Instructions to follow:
According to the section on the symmetric group, what is any subgroup of S_n called?

Document extract:

□ □ □ □

Section 2.5 The Symmetric Group
For a set \(X\text{,}\) denote by \(S_X\) the set of bijective maps \(f: X \to X\text{.}\) We make \(S_X\) into a group with composition of functions as the binary operation: \((f,g)\mapsto f\circ g\text{,}\) so \(f\circ g(x) = f(g(x))\text{.}\)
The identity element is the identity map \(id_X:X
\to X\) defined by \(id_X(x) = x\) for all \(x \in X\text{.}\) Every element \(f
\in S_X\) has an inverse since each \(f\) is one-to-one and onto. The operation is associative since composition of maps is.
When \(X\) is finite, say \(|X| = n\text{,}\) we assume \(X =
\{1, 2, \dots, n\}\) and write \(S_n\) for \(S_X\text{.}\) It is easy to check that \(|S_n| = n!\text{.}\) The group \(S_n\) is called the symmetric group on \(n\) letters. Any subgroup of \(S_n\) is called a permutation group.
Note that \(S_1= \{id\}\) and \(S_2 = \{id, \sigma\}\) (where \(\sigma\) interchanges 1 and 2) are cyclic groups. For \(n\ge 3\text{,}\) it is easy to check that \(S_n\) is nonabelian.
Consider \(\sigma \in S_{11}\) described somewhat cumbersomely by
\begin{equation*}
\sigma = \begin{pmatrix}1\amp 2\amp 3\amp 4\amp 5\amp 6\amp 7\amp 8\amp 9\amp 10\amp 11\\
5\amp 1\amp 3\amp 2\amp 7\amp 6\amp 4\amp 9\amp 8\amp 11\amp
10\end{pmatrix}
\end{equation*}
where \(\sigma\) takes an element in the top row to the element directly below it. It is more convenient to write \(\sigma\) as a product of disjoint cycles.
Recall that a cycle of length \(k\) (or a \(k\)-cycle) is a permutation, \(\tau\in S_X\text{,}\) for which there exist \(a_1, \dots, a_k \in X\) satisfying
\begin{equation*}
\tau(a_i) = a_{i+1} \text{ for } 1\le i \le k,\ \tau(a_k)
= a_1,\text{ and } \tau(x) = x \text{ for all other } x\in
X.
\end{equation*}
The cycle \(\tau\) is written as \(\tau = (a_1\ a_2\
\cdots \ a_k).\)
Example 2.5.1.
For example, we can write
\begin{equation*}
\sigma = \begin{pmatrix}1\amp 2\amp 3\amp 4\amp 5\amp 6\amp 7\amp 8\amp 9\amp 10\amp 11\\
5\amp 1\amp 3\amp 2\amp 7\amp 6\amp 4\amp 9\amp 8\amp 11\amp
10\end{pmatrix}
\end{equation*}
as as a product of disjoint cycles:
\begin{equation*}
\sigma=\underbrace{(1\ 5\ 7\ 4\
2)}_{5-cycle}\underbrace{(3)(6)}_{1-cycles} \underbrace{(8\ 9)(10\ 11)}_{2-cycles}.
\end{equation*}
Recall the the following properties:
Proposition 2.5.2.
Every permutation can be written uniquely as the product of disjoint cycles.
The cycle can be represented as
\begin{equation*}
(a_1\ \dots \ a_r) = (a_2\ a_3\ \dots a_r\ a_1) = (a_3\
a_4\ \dots, \ a_r\ a_1\ a_2) = \cdots
\end{equation*}
Disjoint cycles commute.

□ □ □ □

Provided data:
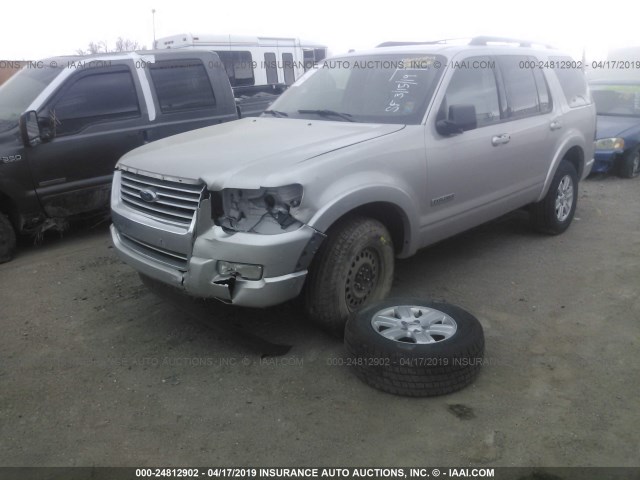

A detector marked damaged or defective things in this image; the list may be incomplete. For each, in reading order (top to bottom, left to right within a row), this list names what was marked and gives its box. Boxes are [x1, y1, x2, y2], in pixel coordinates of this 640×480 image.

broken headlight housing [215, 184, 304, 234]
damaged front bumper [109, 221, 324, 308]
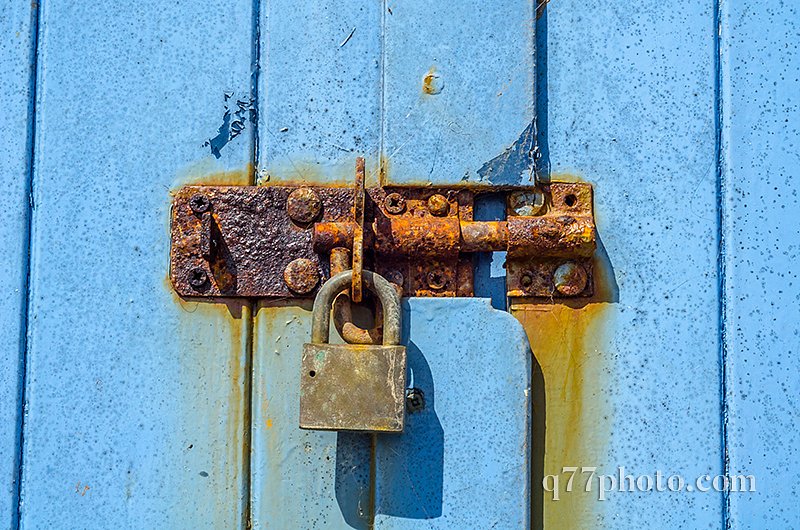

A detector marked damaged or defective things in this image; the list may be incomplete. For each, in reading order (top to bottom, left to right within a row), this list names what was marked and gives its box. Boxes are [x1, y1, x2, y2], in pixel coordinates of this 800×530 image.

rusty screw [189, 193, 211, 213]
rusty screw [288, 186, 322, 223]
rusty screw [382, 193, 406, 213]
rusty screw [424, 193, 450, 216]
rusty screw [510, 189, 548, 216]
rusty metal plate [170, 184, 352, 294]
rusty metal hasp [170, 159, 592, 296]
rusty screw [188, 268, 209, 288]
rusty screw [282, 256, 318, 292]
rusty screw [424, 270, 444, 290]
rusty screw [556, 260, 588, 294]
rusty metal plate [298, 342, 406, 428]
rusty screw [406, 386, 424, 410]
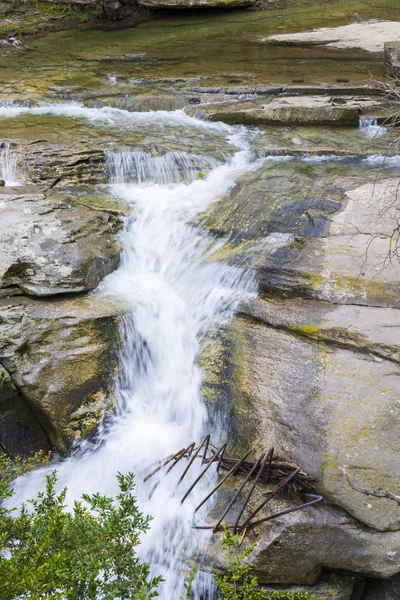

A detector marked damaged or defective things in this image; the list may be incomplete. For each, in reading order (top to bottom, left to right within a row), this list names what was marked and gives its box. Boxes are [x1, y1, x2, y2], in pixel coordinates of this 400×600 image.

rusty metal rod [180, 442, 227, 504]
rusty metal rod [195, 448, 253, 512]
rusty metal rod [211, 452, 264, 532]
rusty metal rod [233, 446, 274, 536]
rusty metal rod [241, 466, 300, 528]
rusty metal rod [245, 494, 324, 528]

□ □ □ □

Exercise output:
A permutation group.